* Do this
Reproduce the material below word for word, line by line, with nothing changed or left out.
Start of Entries supplied
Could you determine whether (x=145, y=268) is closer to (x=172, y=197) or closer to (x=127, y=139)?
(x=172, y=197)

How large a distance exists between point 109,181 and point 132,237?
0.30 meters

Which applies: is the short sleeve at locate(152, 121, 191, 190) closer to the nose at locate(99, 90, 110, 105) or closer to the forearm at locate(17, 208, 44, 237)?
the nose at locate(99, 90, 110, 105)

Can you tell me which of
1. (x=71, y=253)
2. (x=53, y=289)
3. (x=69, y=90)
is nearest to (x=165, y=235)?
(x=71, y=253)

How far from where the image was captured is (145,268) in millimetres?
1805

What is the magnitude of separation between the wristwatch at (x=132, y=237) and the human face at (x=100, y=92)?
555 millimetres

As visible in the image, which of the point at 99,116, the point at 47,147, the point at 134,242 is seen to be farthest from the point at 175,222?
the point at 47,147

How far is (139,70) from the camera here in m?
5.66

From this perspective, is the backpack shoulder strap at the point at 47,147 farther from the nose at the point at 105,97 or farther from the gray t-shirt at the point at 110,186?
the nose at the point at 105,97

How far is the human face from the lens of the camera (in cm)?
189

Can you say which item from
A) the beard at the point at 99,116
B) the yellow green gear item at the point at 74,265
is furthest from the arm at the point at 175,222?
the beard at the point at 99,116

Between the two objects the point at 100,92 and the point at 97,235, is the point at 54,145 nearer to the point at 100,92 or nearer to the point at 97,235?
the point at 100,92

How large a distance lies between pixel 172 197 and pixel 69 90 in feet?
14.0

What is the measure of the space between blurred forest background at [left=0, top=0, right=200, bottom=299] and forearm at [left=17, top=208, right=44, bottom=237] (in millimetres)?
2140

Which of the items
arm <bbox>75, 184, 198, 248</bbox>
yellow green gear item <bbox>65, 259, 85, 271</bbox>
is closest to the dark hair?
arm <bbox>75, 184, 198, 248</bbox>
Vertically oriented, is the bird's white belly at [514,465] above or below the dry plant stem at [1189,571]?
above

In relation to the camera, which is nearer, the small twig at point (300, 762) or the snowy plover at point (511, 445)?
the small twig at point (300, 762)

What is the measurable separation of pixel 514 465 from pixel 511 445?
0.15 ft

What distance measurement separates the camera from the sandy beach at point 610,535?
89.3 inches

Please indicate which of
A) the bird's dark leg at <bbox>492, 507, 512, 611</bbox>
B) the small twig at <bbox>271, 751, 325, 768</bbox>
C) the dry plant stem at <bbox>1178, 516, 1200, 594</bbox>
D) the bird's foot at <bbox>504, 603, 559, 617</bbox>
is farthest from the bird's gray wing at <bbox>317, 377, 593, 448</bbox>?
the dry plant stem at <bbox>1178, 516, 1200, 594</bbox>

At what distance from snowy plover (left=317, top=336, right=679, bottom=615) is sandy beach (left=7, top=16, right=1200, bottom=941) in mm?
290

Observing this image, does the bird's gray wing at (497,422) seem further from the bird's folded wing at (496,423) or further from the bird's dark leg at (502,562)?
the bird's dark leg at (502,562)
End of Entries supplied
* Exercise answer
Could you determine whether (x=145, y=268) is closer to (x=172, y=197) or closer to (x=127, y=139)?
(x=172, y=197)

How large a distance exists between point 109,181 and point 132,237?
0.30 meters

Which applies: is the short sleeve at locate(152, 121, 191, 190) closer to the nose at locate(99, 90, 110, 105) or closer to the forearm at locate(17, 208, 44, 237)?
the nose at locate(99, 90, 110, 105)

Can you tell me which of
1. (x=71, y=253)
2. (x=53, y=289)
3. (x=69, y=90)
is nearest to (x=165, y=235)?
(x=71, y=253)

How far from where the image was captured is (145,268) in millimetres?
1805

What is the magnitude of separation between the wristwatch at (x=132, y=237) and the human face at (x=100, y=92)?
555 millimetres

As visible in the image, which of the point at 99,116, the point at 47,147, the point at 134,242 is seen to be farthest from the point at 175,222?
the point at 47,147

How far is (139,70) from the camera here in m?
5.66

From this perspective, is the backpack shoulder strap at the point at 47,147 farther from the nose at the point at 105,97 or farther from the gray t-shirt at the point at 110,186?
the nose at the point at 105,97

How far is the human face from the lens of the camera (in cm)?
189

Can you say which item from
A) the beard at the point at 99,116
B) the yellow green gear item at the point at 74,265
is furthest from the arm at the point at 175,222?
the beard at the point at 99,116

Between the two objects the point at 100,92 and the point at 97,235, is the point at 54,145 nearer to the point at 100,92 or nearer to the point at 97,235?
the point at 100,92

How large a distance lies between pixel 172 197 and pixel 69 90 in feet?
14.0

What is the measure of the space between blurred forest background at [left=0, top=0, right=200, bottom=299] and forearm at [left=17, top=208, right=44, bottom=237] (in millimetres)?
2140

Which of the items
arm <bbox>75, 184, 198, 248</bbox>
yellow green gear item <bbox>65, 259, 85, 271</bbox>
is closest to the dark hair?
arm <bbox>75, 184, 198, 248</bbox>
Vertically oriented, is the bird's white belly at [514,465] above or below the dry plant stem at [1189,571]?
above

In relation to the camera, which is nearer, the small twig at point (300, 762) or the snowy plover at point (511, 445)?
the small twig at point (300, 762)

What is the measurable separation of pixel 514 465 from pixel 511 445?
0.15 ft

What distance measurement separates the camera from the sandy beach at point 610,535?
89.3 inches

Please indicate which of
A) the bird's dark leg at <bbox>492, 507, 512, 611</bbox>
B) the small twig at <bbox>271, 751, 325, 768</bbox>
C) the dry plant stem at <bbox>1178, 516, 1200, 594</bbox>
D) the bird's foot at <bbox>504, 603, 559, 617</bbox>
is farthest from the bird's gray wing at <bbox>317, 377, 593, 448</bbox>?
the dry plant stem at <bbox>1178, 516, 1200, 594</bbox>

At what distance from snowy plover (left=317, top=336, right=679, bottom=615) is sandy beach (left=7, top=16, right=1200, bottom=941) in mm?
290

Observing this image, does the bird's gray wing at (497,422) seem further from the bird's folded wing at (496,423) or further from the bird's dark leg at (502,562)?
the bird's dark leg at (502,562)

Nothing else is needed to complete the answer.